--- TEXT FOR ANALYSIS Enclosed Below ---
It doesn't have class support yet!
But it doesn't matter, because LLMs that try to use a class will get an error message and rewrite their code to not use classes instead.
Notes on how I got the WASM build working here: https://simonwillison.net/2026/Feb/6/pydantic-monty/
Everyone was using git for reasons to me that seemed bandwagon-y, when Mercurial just had such a better UX and mental model to me.
Now, everyone is writing agent `exec`s in Python, when I think TypeScript/JS is far better suited for the job (it was always fast + secure, not to mention more reliable and information dense b/c of typing).
But I think I'm gonna lose this one too.
I’m especially curious about where the Pydantic team wants to take Monty. The minimal-interpreter approach feels like a good starting point for AI workloads, but the long tail of Python semantics is brutal. There is a trade-off between keeping the surface area small (for security and predictability) and providing sufficient language capabilities to handle non-trivial snippets that LLMs generate to do complex tasks
Pretty much all morn software tooling, removing the parts that aim at appeal to humans, becomes much more reliable tools. But it's not clear if the performance will be better or not.
Perhaps if the interpreter is in turn embedded in the executable and runs in-process, but even a do-nothing `uv` invocation takes ~10ms on my system.
I like the idea of a minimal implementation like this, though. I hadn't even considered it from an AI sandboxing perspective; I just liked the idea of a stdlib-less alternative upon which better-thought-out "core" libraries could be stacked, with less disk footprint.
Have to say I didn't expect it to come out of Pydantic.
Just beware of panics!
And now for something, completely different.
Will explore this for https://toolkami.com/, which allows plug and play advanced “code mode” for AI agents.
Or is all Rust code secure unquestionably?
My reasoning is 1) AIs can comprehend specs easily, especially if simple, 2) it is only valuable to "meet developers where they are" if really needing the developers' history/experience which I'd argue LLMs don't need as much (or only need because lang is so flexible/loose), and 3) human languages were developed to provide extreme human subjectivity which is way too much wiggle-room/flexibility (and is why people have to keep writing projects like these to reduce it).
We should be writing languages that are super-strict by default (e.g. down to the literal ordering/alphabetizing of constructs, exact spacing expectations) and only having opt-in loose modes for humans and tooling to format. I admit I am toying w/ such a lang myself, but in general we can ask more of AI code generations than we can of ourselves.
--- End of Enclosed TEXT FOR ANALYSIS ---
--- RECORD SET Enclosed Below ---
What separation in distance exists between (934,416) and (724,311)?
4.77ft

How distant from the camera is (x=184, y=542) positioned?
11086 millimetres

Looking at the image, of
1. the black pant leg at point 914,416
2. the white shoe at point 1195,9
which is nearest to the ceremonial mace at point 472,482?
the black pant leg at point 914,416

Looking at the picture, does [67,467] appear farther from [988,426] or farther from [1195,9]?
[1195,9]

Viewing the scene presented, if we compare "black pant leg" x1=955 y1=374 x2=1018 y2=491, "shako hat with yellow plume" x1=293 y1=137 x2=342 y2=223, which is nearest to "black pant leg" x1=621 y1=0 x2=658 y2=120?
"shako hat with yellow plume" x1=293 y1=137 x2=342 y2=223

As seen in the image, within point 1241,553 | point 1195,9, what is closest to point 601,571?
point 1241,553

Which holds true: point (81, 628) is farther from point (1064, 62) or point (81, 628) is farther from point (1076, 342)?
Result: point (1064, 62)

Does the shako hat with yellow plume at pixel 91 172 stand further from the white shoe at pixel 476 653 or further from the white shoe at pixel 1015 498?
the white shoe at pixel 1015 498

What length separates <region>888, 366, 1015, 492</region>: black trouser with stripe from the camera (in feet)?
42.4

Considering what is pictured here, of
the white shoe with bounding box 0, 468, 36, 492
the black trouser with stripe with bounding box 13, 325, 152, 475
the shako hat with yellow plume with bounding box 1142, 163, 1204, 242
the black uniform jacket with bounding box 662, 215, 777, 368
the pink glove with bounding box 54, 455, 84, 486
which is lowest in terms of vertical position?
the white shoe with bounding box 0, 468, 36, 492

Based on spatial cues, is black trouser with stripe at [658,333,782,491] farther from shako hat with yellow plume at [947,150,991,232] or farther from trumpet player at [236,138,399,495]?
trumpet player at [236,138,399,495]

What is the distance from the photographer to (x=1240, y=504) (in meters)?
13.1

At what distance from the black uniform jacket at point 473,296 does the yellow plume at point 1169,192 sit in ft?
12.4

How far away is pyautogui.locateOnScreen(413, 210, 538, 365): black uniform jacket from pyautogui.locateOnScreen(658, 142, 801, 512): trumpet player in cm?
--- End of Enclosed RECORD SET ---
Reproduce the passage of the discussion text from "Or is all Rust" up to and including "can of ourselves.".

Or is all Rust code secure unquestionably?
My reasoning is 1) AIs can comprehend specs easily, especially if simple, 2) it is only valuable to "meet developers where they are" if really needing the developers' history/experience which I'd argue LLMs don't need as much (or only need because lang is so flexible/loose), and 3) human languages were developed to provide extreme human subjectivity which is way too much wiggle-room/flexibility (and is why people have to keep writing projects like these to reduce it).
We should be writing languages that are super-strict by default (e.g. down to the literal ordering/alphabetizing of constructs, exact spacing expectations) and only having opt-in loose modes for humans and tooling to format. I admit I am toying w/ such a lang myself, but in general we can ask more of AI code generations than we can of ourselves.